Steadily improving organic growth rates are rising equity returns for insurance agents and brokers, according to Reagan Consulting's "3rd Quarter Organic Growth and Profitability Survey." Economic growth and an improving rate environment in commercial P&C is helping agencies grow at the fastest rate since 2006, said Kevin Stipe, senior vice president of Reagan.
The survey factors the first 9 months of 2011, and includes reports from more than 130 agencies. Findings include:
- Organic growth is 3.8 percent, an increase of 2.8 percentage points from the previous year.

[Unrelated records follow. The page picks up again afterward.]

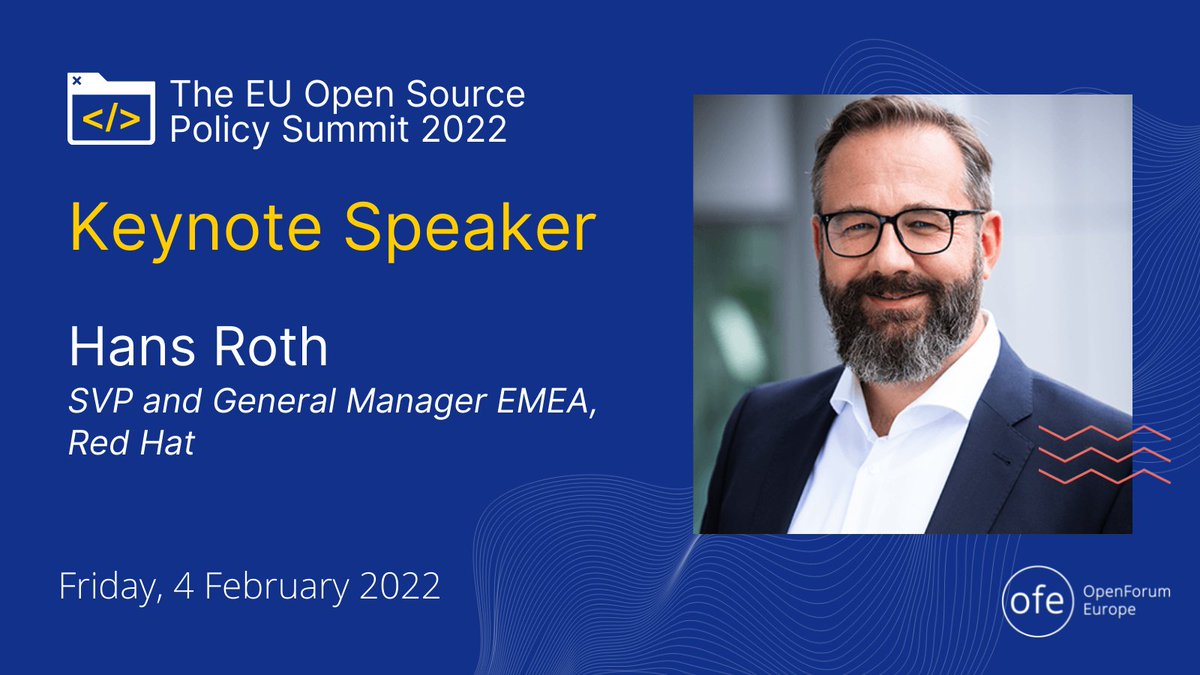 </>

The EU Open Source Policy Summit 2022

Keynote Speaker

Hans Roth
SVP and General Manager EMEA, Red Hat

Friday, 4 February 2022

ofe OpenForum Europe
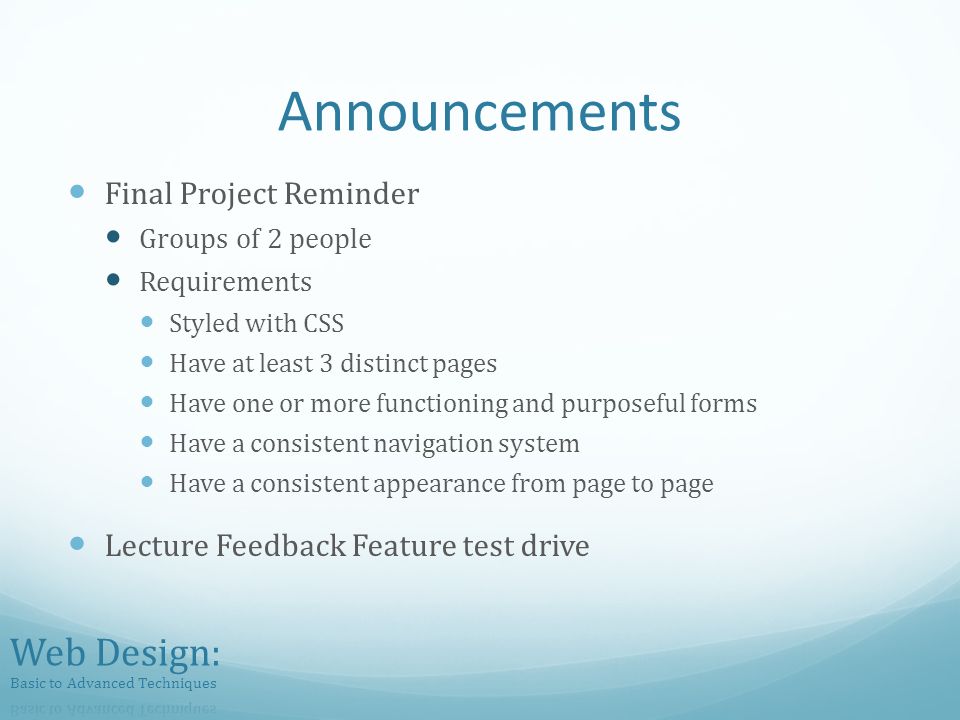 Announcements

- Final Project Reminder
  - Groups of 2 people
  - Requirements
    - Styled with CSS
    - Have at least 3 distinct pages
    - Have one or more functioning and purposeful forms
    - Have a consistent navigation system
    - Have a consistent appearance from page to page
- Lecture Feedback Feature test drive

Web Design:
Basic to Advanced Techniques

- Organic growth accelerated in all major product lines: Employee benefits is the fastest growing segment at 6.1 percent. Commercial lines and personal lines grew at 3.1 percent and 1.7 percent, respectively.

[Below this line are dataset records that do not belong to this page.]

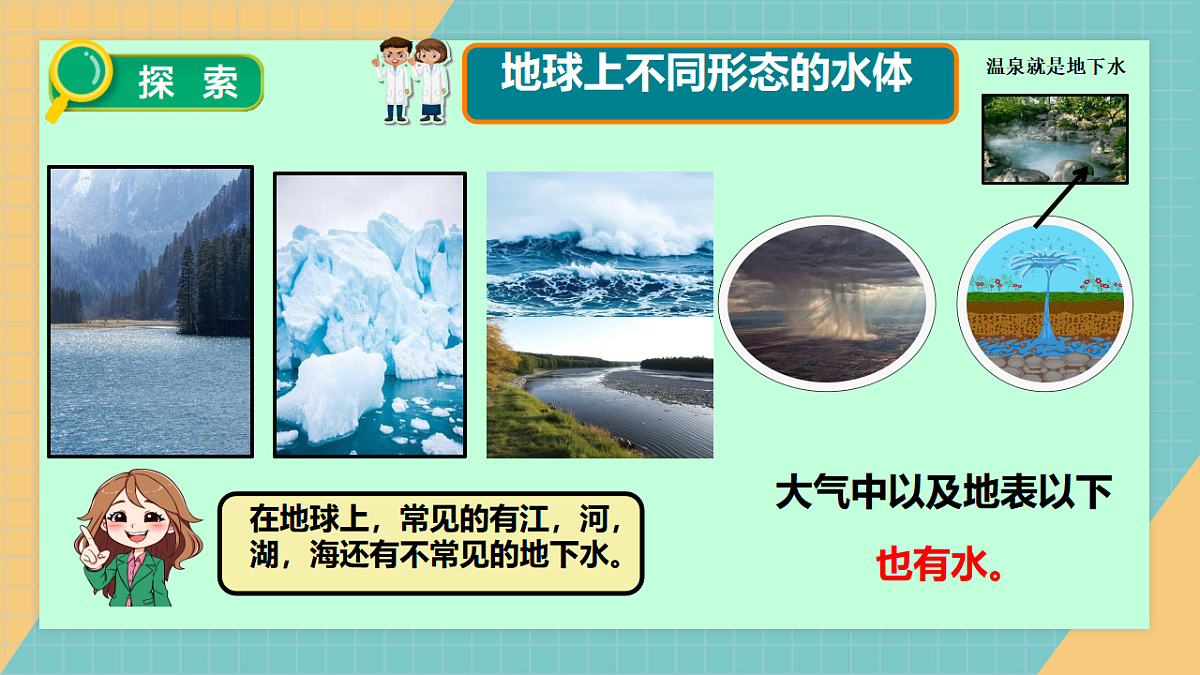 探 索

地球上不同形态的水体

温泉就是地下水

在地球上，常见的有江，河，湖，海还有不常见的地下水。

大气中以及地表以下

也有水。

- Profit margins, measured using EBITDA and adjusted for non-recurring items, for brokers actually declined slightly from a year ago (19.5 percent this year versus 20.4 percent last year).

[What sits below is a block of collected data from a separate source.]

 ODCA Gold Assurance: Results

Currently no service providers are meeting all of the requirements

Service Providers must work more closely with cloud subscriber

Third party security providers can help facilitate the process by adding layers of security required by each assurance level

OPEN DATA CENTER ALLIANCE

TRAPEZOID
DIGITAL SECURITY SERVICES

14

- Rule of 20 scores reached 13.1, the highest level since the OGP Survey was launched in 2008. The Rule of 20 is a Reagan Consulting benchmark that correlates with value creation and is calculated by adding an agency's organic growth rate to half of its EBITDA margin. A score of 20 is outstanding in today's marketplace, and is only currently being reached by about 15 percent of agencies nationwide.